Few foreign companies, aside from those dealing directly with the military, are contemplating business in Iraq until the security situation improves. Yet despite the violence, U.S. officials say opportunities do exist, primarily in the semi-autonomous northern Kurdish region where the economy is expanding rapidly. As VOA's Bill Rodgers reports, U.S. officials are touting the northern Kurdistan area as a gateway for eventually doing business in the rest of the country.

Construction is one sign of the economic boom in Iraq's northern Kurdish region, where cranes tower over mosques in the region's capital city of Irbil.

Construction and other business activities are helping the economy there expand by an estimated 10 percent a year, according to Commerce Department Undersecretary Frank Lavin.

At a recent Washington seminar, Lavin urged American companies to consider operating from Iraq's northern Kurdistan area - a strategy he called the Northern Gateway Initiative.

"If you're a U.S. company and you are thinking about an Iraq strategy," said Lavin, "think about the Kurdistan region as a possible gateway for Iraq, because the security situation is in hand there. You do have broad latitude for business decision-making. It is easier to expand, build and hire and so forth, and it can be a reasonable platform for serving the rest of Iraq."

While no American manufacturers have established themselves in the Kurdish region, American products are available in markets, trucked in from Turkey. Lavin believes the region is ripe for foreign investment.

"What they need right away is oil refinery and power generation," noted Lavin. "But there's an enormous reconstruction and retail boom underway. Almost anything you could sell in Turkey or Kuwait, you could sell in the Kurdistan region."

Iraq's huge petroleum reserves accounted for much of the country's nearly $30 billion in export earnings last year, and oil will be the main attraction for potential foreign investors. The petrochemical sector especially offers promising business opportunities, but only if the violence that rocks parts of the country comes to an end.

Lavin acknowledges that foreign investment will remain non-existent until Iraqis stop the violence. "I think they've got to come to terms with it.
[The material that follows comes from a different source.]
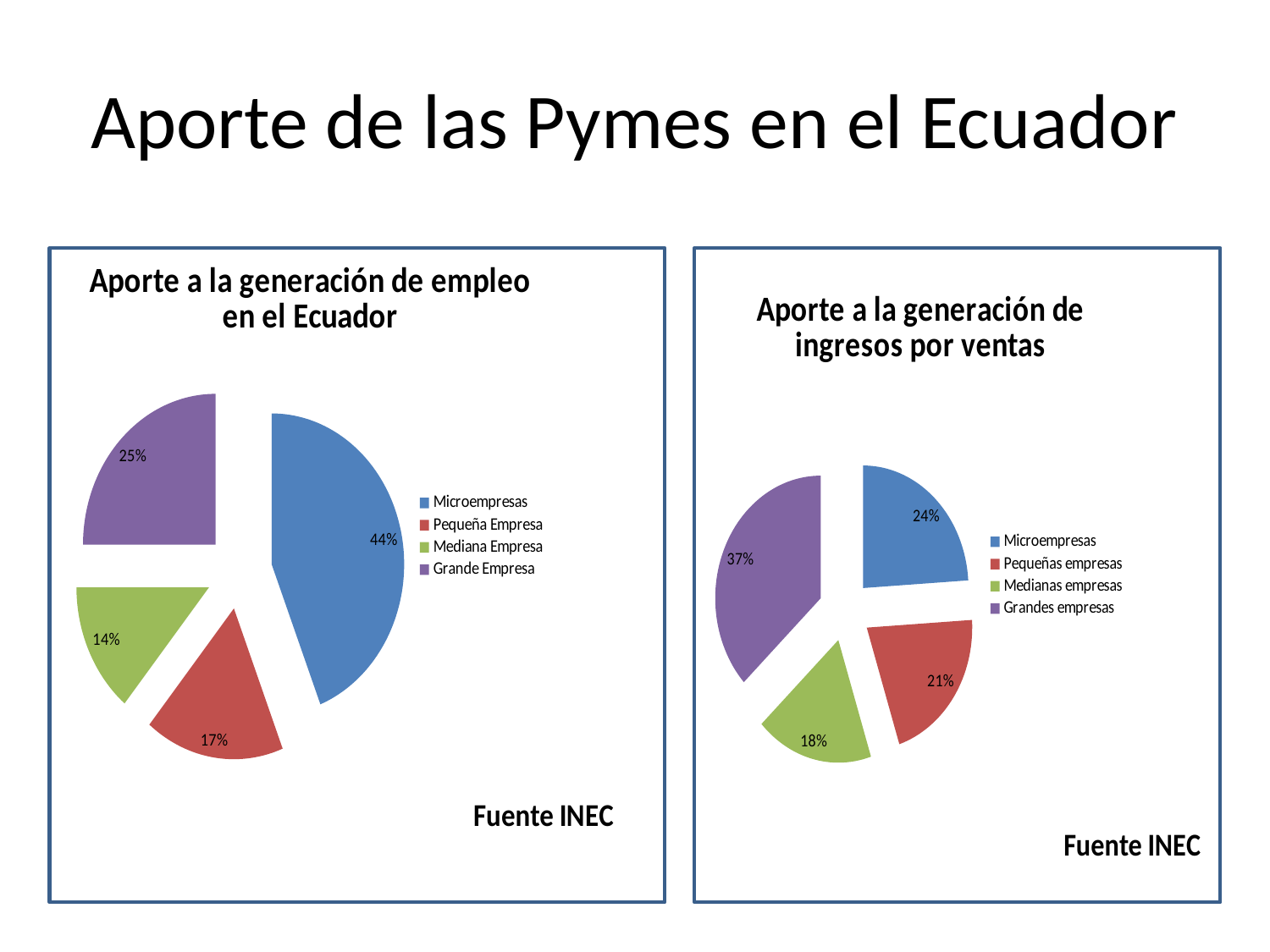
In the chart 'Aporte a la generación de ingresos por ventas', what share do Pequeñas empresas have? 21% In the chart 'Aporte a la generación de empleo en el Ecuador', how many categories does the legend list? 4 In the chart 'Aporte a la generación de empleo en el Ecuador', what is the difference between the shares of Pequeña Empresa and Mediana Empresa? 3% In the chart 'Aporte a la generación de empleo en el Ecuador', what colour is the Microempresas slice? Blue In the chart 'Aporte a la generación de ingresos por ventas', which is larger: the share of Microempresas or the share of Medianas empresas? Microempresas What type of chart is used in the chart 'Aporte a la generación de ingresos por ventas'? Pie chart In the chart 'Aporte a la generación de empleo en el Ecuador', which category has the smallest share? Mediana Empresa In the chart 'Aporte a la generación de empleo en el Ecuador', what share does Grande Empresa have? 25% In the chart 'Aporte a la generación de empleo en el Ecuador', what share do Microempresas have? 44% In the chart 'Aporte a la generación de ingresos por ventas', which category has the largest share? Grandes empresas In the chart 'Aporte a la generación de ingresos por ventas', what is the difference between the shares of Grandes empresas and Microempresas? 13% In the chart 'Aporte a la generación de ingresos por ventas', what share do Grandes empresas have? 37%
I think they've got to get their arms around it because businesses will go elsewhere," he said. "Businesses need a secure operating environment, and if they don't have confidence that is the direction Iraq is headed, they're going to put their efforts elsewhere."

In the meantime, Lavin and other U.S. officials are urging the Iraqi government to enact an investment law to prepare for the day when American and other foreign companies may want to do business in Iraq.